SPECIFIC’s thermal storage research team has recently developed a new, much improved version of their heat storage material.
As the UK experiences the first chill of winter, last summer’s record-breaking heatwave is just a memory for most of us. For our thermal storage research team, however, it was a great motivator: what if we could have captured some of that heat and used it now?
For several years they’ve been developing a heat storage system that uses vermiculite as a carrier for the thermochemical salt, but new inspiration came from an online cookery programme.
The chef was using alginate, a derivative of seaweed, to make fake caviar. He dissolved the alginate in apple juice and then added it in droplets to a calcium salt bath. The calcium reacts immediately with the alginate to form a film around the droplet, creating little beads of juice.
The team set to work using a similar method: they dissolved alginate in water, rather than juice, and added expanded graphite. As the mixture is dropped into the thermochemical calcium salt, little beads of expanded graphite are formed. The beads are left in the bath for a day, allowing the salt to infuse into them, and then they’re dried: they’re ready to store heat.
The new beads can hold significantly more salt than the vermiculite carrier could, allowing for a lot more heat energy to be stored.
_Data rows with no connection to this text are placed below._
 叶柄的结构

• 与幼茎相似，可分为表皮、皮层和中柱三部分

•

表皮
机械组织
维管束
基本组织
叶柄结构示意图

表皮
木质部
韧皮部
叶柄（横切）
The energy density is potentially up to four times greater, meaning the same amount of heat energy can be stored in a quarter the volume of material.
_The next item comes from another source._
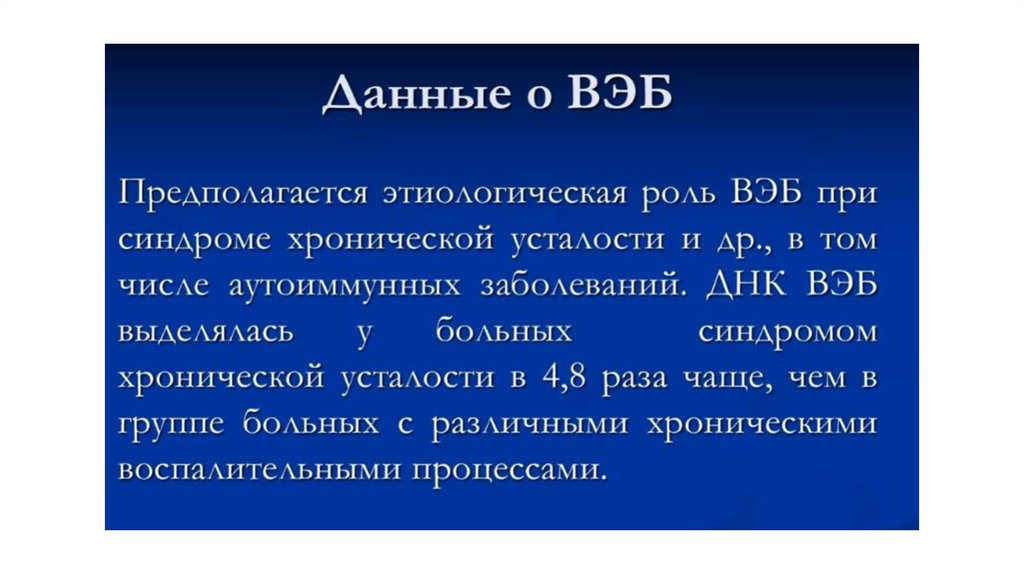 Данные о ВЭБ

Предполагается этиологическая роль ВЭБ при синдроме хронической усталости и др., в том числе аутоиммунных заболеваний. ДНК ВЭБ выделялась у больных синдромом хронической усталости в 4,8 раза чаще, чем в группе больных с различными хроническими воспалительными процессами.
Having made this leap to a new material, the team is now testing different bead sizes and salt concentrations to try and improve their performance.
They’re also running a trial at Tata Steel’s Trostre steelworks to explore ways of capturing waste heat from their industrial processes for use elsewhere.
Recovery and storage of otherwise-wasted heat – whether it’s from industry or the summer sun – is a hugely promising opportunity in the drive towards low-carbon, low-cost energy resources.
This work was recently presented by Engineering Doctorate researcher Jack Reynolds with two posters at the Eurosun 22 conference.